We all remember the dusty uphill road that leads to the green church common. We
remember the white spire pointing upward against a background of blue sky and feathery
elms. We remember the sound of the bell that falls on the Sabbath morning stillness,
calling us across the daisy-sprinkled meadows of June, the golden hayfields of July, or
the dazzling whiteness and deep snowdrifts of December days.

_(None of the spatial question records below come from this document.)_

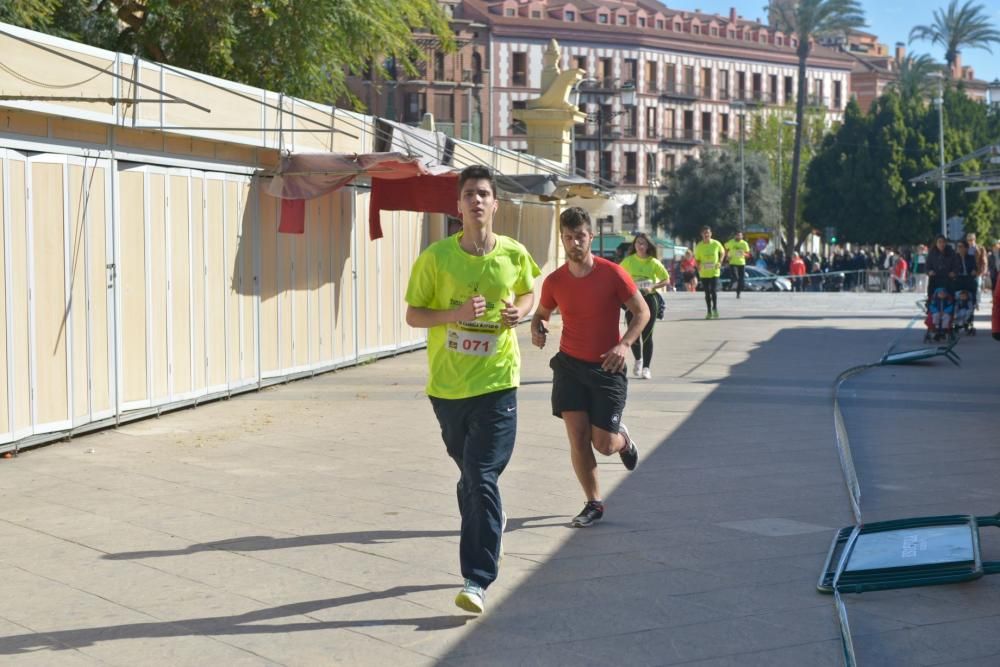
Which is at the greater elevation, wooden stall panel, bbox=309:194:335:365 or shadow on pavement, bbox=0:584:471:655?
wooden stall panel, bbox=309:194:335:365

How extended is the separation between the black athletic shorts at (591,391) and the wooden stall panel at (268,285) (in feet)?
26.2

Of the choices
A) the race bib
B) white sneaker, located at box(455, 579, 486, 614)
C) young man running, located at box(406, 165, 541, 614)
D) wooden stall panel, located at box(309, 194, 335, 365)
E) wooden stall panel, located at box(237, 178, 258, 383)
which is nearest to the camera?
white sneaker, located at box(455, 579, 486, 614)

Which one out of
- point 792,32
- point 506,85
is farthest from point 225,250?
point 506,85

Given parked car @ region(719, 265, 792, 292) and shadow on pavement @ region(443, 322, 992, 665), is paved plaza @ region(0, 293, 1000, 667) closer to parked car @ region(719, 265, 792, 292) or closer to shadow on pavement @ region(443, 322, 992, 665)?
shadow on pavement @ region(443, 322, 992, 665)

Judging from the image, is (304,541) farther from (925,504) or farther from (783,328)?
(783,328)

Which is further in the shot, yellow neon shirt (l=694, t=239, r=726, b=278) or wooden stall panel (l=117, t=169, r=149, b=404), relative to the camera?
yellow neon shirt (l=694, t=239, r=726, b=278)

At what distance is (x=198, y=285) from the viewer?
14078 millimetres

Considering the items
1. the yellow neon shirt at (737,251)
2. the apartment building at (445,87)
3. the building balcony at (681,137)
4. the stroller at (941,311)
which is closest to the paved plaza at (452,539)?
the stroller at (941,311)

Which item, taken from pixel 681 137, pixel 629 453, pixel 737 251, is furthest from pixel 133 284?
pixel 681 137

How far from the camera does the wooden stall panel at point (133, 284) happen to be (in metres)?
12.6

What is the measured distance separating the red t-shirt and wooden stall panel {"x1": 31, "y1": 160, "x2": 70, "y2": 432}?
489cm

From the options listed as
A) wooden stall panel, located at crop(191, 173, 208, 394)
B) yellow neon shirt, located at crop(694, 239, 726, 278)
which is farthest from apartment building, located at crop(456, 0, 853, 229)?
wooden stall panel, located at crop(191, 173, 208, 394)

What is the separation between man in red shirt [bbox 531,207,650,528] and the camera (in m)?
8.03

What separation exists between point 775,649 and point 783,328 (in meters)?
21.5
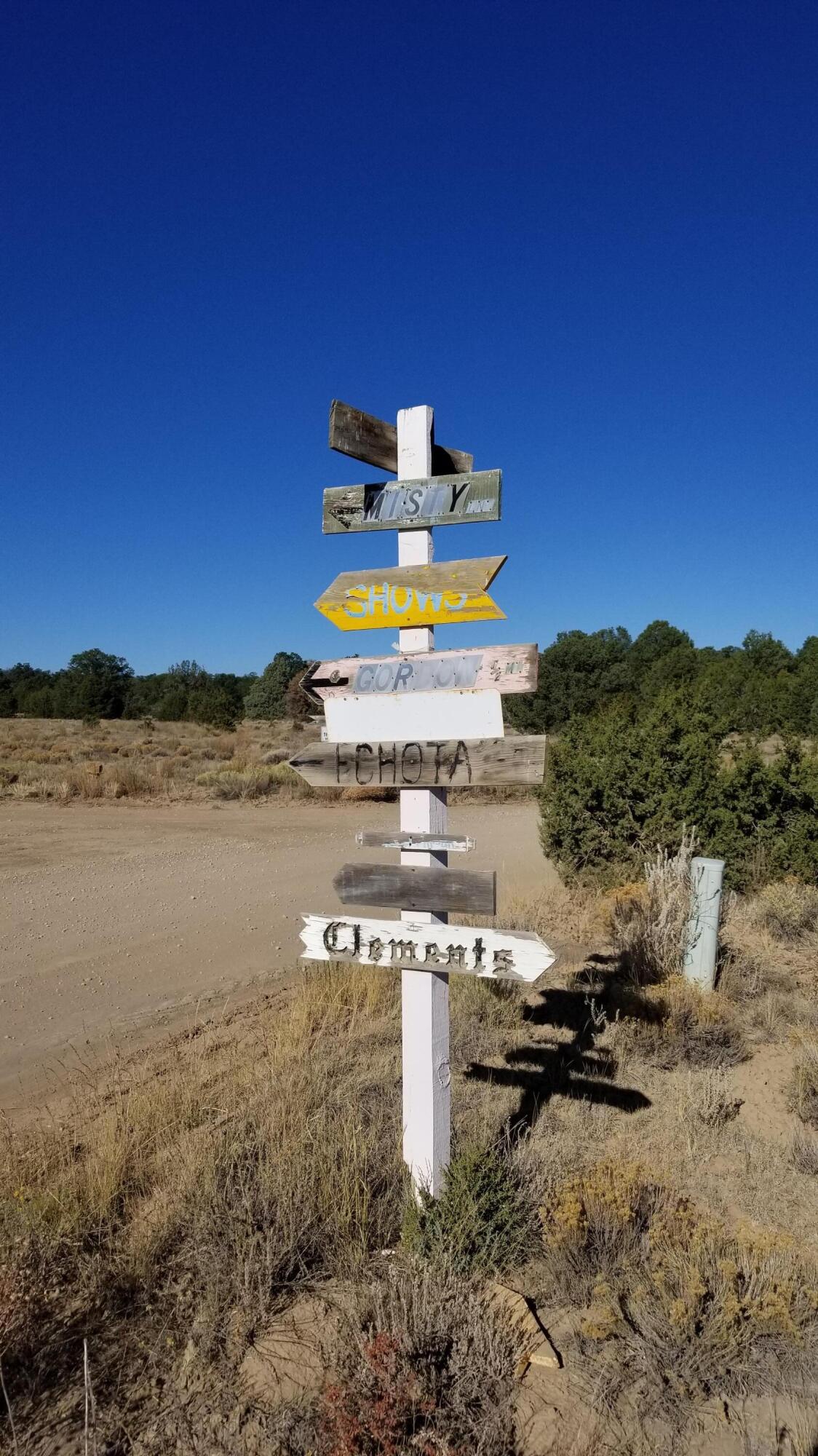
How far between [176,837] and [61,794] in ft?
17.1

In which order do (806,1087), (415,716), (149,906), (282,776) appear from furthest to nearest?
1. (282,776)
2. (149,906)
3. (806,1087)
4. (415,716)

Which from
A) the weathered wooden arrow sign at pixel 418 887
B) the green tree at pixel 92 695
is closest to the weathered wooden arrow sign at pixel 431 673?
the weathered wooden arrow sign at pixel 418 887

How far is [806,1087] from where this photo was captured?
4.45 meters

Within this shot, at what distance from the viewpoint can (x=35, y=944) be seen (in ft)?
25.3

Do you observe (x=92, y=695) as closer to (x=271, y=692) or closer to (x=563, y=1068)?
(x=271, y=692)

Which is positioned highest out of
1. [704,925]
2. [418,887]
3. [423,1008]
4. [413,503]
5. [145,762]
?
[413,503]

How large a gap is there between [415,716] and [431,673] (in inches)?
6.8

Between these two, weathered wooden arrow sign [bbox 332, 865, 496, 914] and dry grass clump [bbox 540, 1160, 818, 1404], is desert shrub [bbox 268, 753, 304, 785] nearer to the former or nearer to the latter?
weathered wooden arrow sign [bbox 332, 865, 496, 914]

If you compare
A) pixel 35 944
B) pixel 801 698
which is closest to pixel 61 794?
pixel 35 944

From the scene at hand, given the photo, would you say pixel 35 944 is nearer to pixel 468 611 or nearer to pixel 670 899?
pixel 670 899

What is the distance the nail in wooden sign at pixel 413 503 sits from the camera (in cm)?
317

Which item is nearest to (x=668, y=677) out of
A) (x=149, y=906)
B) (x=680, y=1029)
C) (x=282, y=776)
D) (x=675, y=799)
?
(x=282, y=776)

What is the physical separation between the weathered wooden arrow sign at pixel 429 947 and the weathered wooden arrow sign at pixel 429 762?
542 millimetres

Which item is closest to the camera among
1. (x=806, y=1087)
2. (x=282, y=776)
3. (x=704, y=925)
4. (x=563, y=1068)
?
(x=806, y=1087)
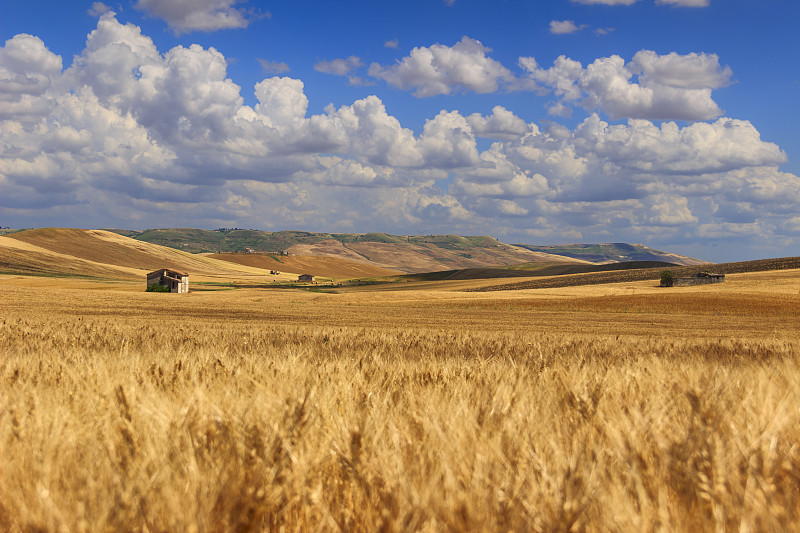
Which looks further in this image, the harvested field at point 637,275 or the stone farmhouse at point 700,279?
the harvested field at point 637,275

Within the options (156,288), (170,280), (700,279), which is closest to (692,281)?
(700,279)

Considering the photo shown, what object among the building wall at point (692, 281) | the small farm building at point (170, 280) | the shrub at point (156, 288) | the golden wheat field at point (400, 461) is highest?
the golden wheat field at point (400, 461)

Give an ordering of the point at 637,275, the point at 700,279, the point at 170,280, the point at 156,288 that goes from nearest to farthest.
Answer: the point at 700,279 < the point at 156,288 < the point at 170,280 < the point at 637,275

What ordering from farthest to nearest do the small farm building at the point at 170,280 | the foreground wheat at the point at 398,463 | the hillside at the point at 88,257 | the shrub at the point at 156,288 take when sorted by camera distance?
the hillside at the point at 88,257 < the small farm building at the point at 170,280 < the shrub at the point at 156,288 < the foreground wheat at the point at 398,463

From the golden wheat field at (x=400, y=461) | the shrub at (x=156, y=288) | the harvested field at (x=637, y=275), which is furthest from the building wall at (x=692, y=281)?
the golden wheat field at (x=400, y=461)

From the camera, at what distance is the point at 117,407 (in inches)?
138

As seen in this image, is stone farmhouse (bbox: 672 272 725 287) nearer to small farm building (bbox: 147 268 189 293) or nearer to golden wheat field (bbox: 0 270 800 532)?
small farm building (bbox: 147 268 189 293)

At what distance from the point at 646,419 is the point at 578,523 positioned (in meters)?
1.28

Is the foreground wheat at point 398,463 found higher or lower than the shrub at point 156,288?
higher

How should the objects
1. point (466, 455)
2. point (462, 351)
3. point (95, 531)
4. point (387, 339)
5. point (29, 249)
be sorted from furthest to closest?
1. point (29, 249)
2. point (387, 339)
3. point (462, 351)
4. point (466, 455)
5. point (95, 531)

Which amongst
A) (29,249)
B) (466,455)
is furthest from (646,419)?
(29,249)

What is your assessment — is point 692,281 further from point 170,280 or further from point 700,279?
point 170,280

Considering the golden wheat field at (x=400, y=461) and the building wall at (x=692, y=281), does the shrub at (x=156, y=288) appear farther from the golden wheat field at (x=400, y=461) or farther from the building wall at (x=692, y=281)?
the golden wheat field at (x=400, y=461)

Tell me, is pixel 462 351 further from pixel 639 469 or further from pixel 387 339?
pixel 639 469
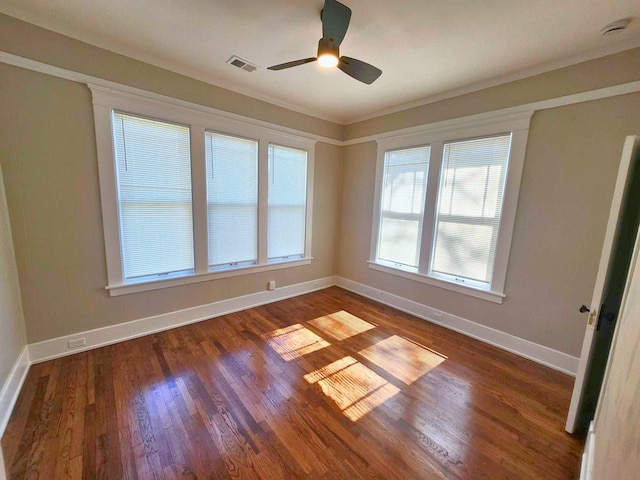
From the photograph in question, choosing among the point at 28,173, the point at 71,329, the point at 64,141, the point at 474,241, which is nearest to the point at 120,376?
the point at 71,329

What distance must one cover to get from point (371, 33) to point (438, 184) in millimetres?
1837

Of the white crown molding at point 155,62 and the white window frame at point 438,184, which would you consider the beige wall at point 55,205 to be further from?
the white window frame at point 438,184

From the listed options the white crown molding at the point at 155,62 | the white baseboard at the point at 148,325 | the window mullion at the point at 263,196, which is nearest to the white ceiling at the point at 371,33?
the white crown molding at the point at 155,62

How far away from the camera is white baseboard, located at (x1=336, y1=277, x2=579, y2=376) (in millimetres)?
2449

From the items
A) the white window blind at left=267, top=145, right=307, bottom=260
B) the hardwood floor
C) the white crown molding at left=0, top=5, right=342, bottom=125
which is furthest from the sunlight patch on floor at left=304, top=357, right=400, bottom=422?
the white crown molding at left=0, top=5, right=342, bottom=125

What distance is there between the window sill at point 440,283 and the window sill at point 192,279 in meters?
1.31

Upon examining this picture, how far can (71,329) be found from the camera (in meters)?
2.42

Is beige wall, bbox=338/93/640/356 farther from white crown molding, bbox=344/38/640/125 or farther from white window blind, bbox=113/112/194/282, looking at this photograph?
white window blind, bbox=113/112/194/282

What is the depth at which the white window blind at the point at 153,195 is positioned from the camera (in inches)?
100.0

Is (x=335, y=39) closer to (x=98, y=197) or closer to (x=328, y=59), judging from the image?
(x=328, y=59)

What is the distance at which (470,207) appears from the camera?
2.96 meters

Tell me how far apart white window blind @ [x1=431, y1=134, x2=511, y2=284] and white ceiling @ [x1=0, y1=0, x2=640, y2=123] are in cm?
71

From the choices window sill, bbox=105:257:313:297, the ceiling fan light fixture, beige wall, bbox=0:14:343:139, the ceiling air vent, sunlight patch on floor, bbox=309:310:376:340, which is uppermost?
the ceiling air vent

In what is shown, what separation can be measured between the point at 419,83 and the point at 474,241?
1.86 meters
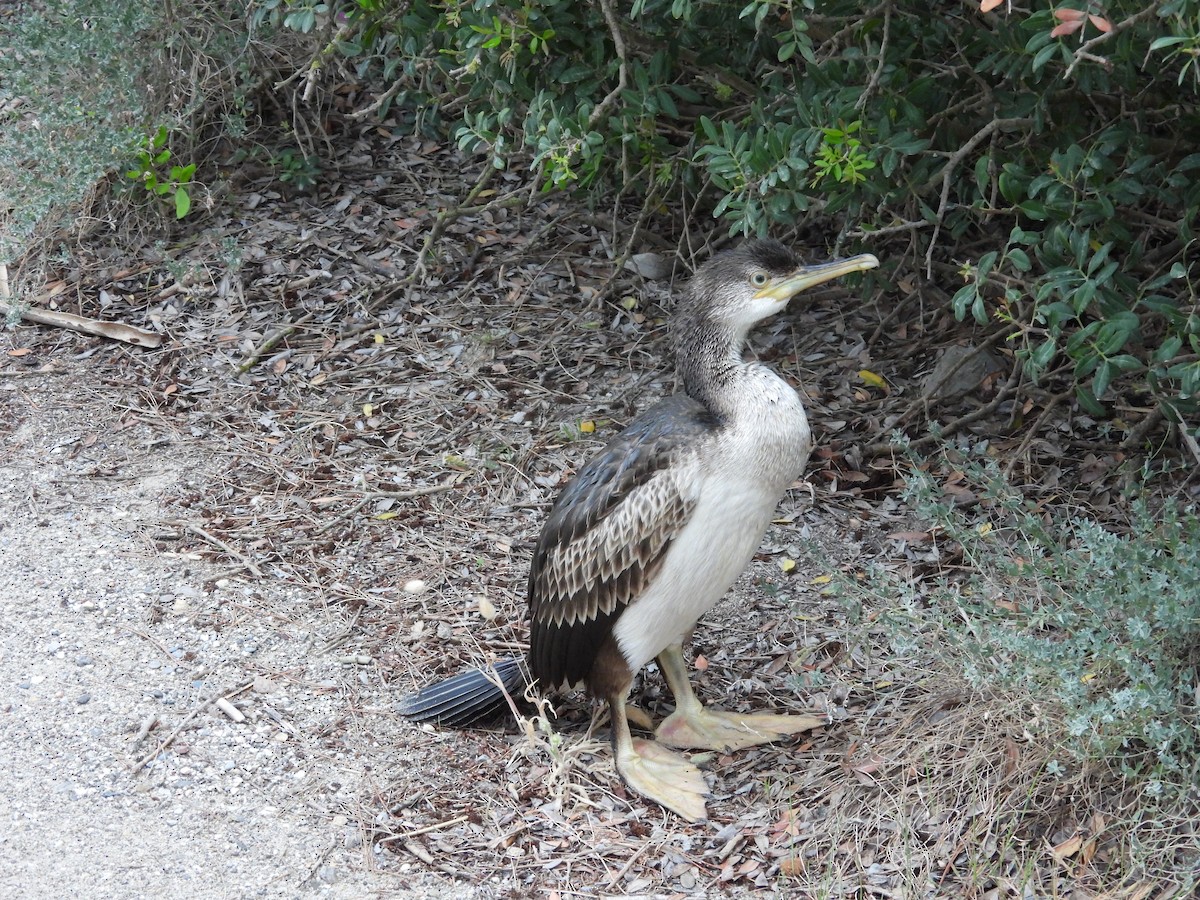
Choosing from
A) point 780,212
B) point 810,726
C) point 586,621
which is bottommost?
point 810,726

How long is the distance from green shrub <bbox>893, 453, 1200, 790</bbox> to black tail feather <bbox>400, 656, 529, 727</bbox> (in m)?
1.42

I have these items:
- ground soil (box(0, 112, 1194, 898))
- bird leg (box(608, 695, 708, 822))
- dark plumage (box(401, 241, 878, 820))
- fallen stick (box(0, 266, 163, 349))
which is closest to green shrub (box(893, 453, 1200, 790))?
ground soil (box(0, 112, 1194, 898))

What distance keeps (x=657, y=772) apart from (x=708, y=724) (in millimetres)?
303

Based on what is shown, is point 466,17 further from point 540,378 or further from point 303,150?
point 303,150

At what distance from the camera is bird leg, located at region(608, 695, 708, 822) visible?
→ 4.30 metres

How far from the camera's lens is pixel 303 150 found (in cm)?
729

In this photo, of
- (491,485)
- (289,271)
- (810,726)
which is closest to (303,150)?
(289,271)

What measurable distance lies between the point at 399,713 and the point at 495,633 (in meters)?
0.57

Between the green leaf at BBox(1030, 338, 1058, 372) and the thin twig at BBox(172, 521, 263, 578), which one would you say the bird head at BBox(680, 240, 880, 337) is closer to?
the green leaf at BBox(1030, 338, 1058, 372)

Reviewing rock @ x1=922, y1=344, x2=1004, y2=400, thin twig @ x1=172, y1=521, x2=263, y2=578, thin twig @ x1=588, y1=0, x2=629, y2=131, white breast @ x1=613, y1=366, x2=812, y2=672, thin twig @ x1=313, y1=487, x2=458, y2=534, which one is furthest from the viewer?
rock @ x1=922, y1=344, x2=1004, y2=400

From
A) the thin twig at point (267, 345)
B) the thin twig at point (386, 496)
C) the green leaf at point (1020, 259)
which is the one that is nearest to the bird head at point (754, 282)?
the green leaf at point (1020, 259)

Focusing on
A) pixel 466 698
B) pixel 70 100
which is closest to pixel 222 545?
pixel 466 698

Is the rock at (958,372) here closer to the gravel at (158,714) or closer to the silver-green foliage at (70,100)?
the gravel at (158,714)

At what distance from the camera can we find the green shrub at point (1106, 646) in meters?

The little cabinet-organ
that plays the Doxology, the hymn-books from which we sing "Praise God from whom
all blessings flow," the sweet freshness of the old meeting-house, within and without,--
how we have toiled to secure and preserve these humble mercies for ourselves and our
children!
There really is a Dorcas Society, as you and I well know, and one not unlike that in these
pages; and you and I have lived through many discouraging, laughable, and beautiful
experiences while we emulated the Bible Dorcas, that woman "full of good works and
alms deeds."
There never was a Peabody Pew in the Tory Hill Meeting-House, and Nancy's love story
and Justin's never happened within its century-old walls, but I have imagined only one of
the many romances that have had their birth under the shadow of that steeple, did we but
realize it.
As you have sat there on open-windowed Sundays, looking across purple clover-fields to
blue distant mountains, watching the palm-leaf fans swaying to and fro in the warm
stillness before sermon time, did not the place seem full of memories, for has not the life
of two villages ebbed and flowed beneath that ancient roof? You heard the hum of
droning bees and followed the airy wings of butterflies fluttering over the grave-stones in
the old churchyard, and underneath almost every moss-grown tablet some humble
romance lies buried aud all but forgotten.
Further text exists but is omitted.